Ya está. Lo han hecho. Lo han conseguido. Lo hemos conseguido. Hemos pasado de cuartos.La noche del 22 de Junio todos lo vimos, y ninguno la olvidaremos. No olvidaremos cómo fuimos mejores, cómo esperábamos un gol que nunca llegaba. No olvidaremos cómo vencimos a una de las grandes, a Italia, a la campeona del mundo. No olvidaremos cómo rompimos el maleficio de los cuartos 24 años después, cómo Cesc asestó el gol que volcó un país, cómo el mejor portero del mundo de apellido Casillas nos devolvió la confianza depositada en él salvándonos en los momentos más difíciles.
Pero sobretodo, no olvidaremos cómo se hizo justicia. Venganza. Venganza por Luis Enrique y el famoso codazo que todos sufrimos en lo más adentro contra Italia justamente, en aquel año del 94, y como se rompía el sueño por aquel penalti que incomprensiblemente nunca se pitó ante un Luis Enrique con lágrimas en los ojos y la nariz rota y ensangrentada. Ésta va por ti.
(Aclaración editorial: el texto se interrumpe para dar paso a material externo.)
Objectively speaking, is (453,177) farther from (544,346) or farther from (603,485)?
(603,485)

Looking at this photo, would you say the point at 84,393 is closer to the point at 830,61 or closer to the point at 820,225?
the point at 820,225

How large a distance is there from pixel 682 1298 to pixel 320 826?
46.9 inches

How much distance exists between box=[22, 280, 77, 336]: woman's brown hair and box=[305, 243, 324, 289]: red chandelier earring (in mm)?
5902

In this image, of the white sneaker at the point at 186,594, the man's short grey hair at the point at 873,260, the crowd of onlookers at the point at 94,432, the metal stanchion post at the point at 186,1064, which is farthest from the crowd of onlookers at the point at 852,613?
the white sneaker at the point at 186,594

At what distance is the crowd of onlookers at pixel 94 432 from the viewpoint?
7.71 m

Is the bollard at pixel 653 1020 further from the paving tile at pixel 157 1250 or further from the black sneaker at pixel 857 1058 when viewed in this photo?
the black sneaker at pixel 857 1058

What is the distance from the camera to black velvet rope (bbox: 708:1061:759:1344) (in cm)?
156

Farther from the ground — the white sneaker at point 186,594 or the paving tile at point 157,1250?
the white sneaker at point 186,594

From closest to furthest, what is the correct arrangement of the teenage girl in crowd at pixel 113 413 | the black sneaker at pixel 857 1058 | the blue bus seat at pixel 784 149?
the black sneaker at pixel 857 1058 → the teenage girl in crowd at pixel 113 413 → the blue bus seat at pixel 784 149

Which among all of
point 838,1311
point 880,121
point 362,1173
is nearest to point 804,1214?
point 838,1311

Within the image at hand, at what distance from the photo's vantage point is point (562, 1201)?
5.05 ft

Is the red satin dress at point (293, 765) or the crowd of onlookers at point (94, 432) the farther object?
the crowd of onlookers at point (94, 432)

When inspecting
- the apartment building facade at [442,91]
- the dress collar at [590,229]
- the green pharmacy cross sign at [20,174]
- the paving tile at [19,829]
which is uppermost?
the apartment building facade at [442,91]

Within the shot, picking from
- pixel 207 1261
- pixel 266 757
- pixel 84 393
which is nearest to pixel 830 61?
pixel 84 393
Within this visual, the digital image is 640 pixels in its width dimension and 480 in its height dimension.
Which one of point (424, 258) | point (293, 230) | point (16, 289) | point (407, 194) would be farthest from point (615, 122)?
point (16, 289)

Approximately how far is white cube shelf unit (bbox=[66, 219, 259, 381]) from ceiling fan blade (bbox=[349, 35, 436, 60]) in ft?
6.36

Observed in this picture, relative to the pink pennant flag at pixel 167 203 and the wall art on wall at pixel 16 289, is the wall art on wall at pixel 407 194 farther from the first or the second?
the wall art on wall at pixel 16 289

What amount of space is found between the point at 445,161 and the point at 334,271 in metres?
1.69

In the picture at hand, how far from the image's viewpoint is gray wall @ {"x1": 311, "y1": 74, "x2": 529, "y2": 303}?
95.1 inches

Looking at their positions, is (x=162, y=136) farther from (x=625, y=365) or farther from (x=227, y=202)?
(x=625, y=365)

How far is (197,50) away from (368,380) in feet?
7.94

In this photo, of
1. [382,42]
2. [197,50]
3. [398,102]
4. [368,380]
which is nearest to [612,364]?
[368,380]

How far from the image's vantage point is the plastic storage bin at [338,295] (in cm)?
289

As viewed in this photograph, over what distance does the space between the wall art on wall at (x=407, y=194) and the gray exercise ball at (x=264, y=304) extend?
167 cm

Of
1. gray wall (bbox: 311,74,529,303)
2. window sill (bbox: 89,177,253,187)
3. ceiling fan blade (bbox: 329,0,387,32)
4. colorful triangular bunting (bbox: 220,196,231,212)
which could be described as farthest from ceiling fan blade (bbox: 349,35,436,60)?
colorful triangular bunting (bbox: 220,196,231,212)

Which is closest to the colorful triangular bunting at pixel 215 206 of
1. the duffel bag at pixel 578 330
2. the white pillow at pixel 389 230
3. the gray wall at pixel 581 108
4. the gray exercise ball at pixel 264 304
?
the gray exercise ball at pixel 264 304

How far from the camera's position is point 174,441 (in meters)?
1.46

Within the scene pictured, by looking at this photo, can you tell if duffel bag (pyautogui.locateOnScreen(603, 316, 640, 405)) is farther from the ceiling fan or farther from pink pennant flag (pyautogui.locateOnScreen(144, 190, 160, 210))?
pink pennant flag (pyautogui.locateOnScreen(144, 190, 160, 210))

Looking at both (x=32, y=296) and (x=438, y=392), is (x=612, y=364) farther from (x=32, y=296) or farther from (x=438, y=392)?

Tampoco se olvidará cómo lo celebramos, cómo nos unimos, todos juntos. Minutos después de la victoria nada importaba porque lo habíamos conseguido, todos éramos uno. Momentos como éste hacen que el fútbol se viva con la pasión con la que se vive.Tengo toda la fé necesaria para creer que éste año es el nuestro, que nos llevaremos la Eurocopa a casa, pero en el peor de los casos no importa lo que pase después de anoche, no importa que caigamos en semifinales o en la final. El hecho es que conseguimos estar ahí. Que lo hicimos una vez y podremos volver a hacerlo. Se acabó el "caeremos en cuartos". Se acabó no estar entre los grandes como merecemos.
A partir de ahora nos tendrán en cuenta. Y pobre del que no lo haga.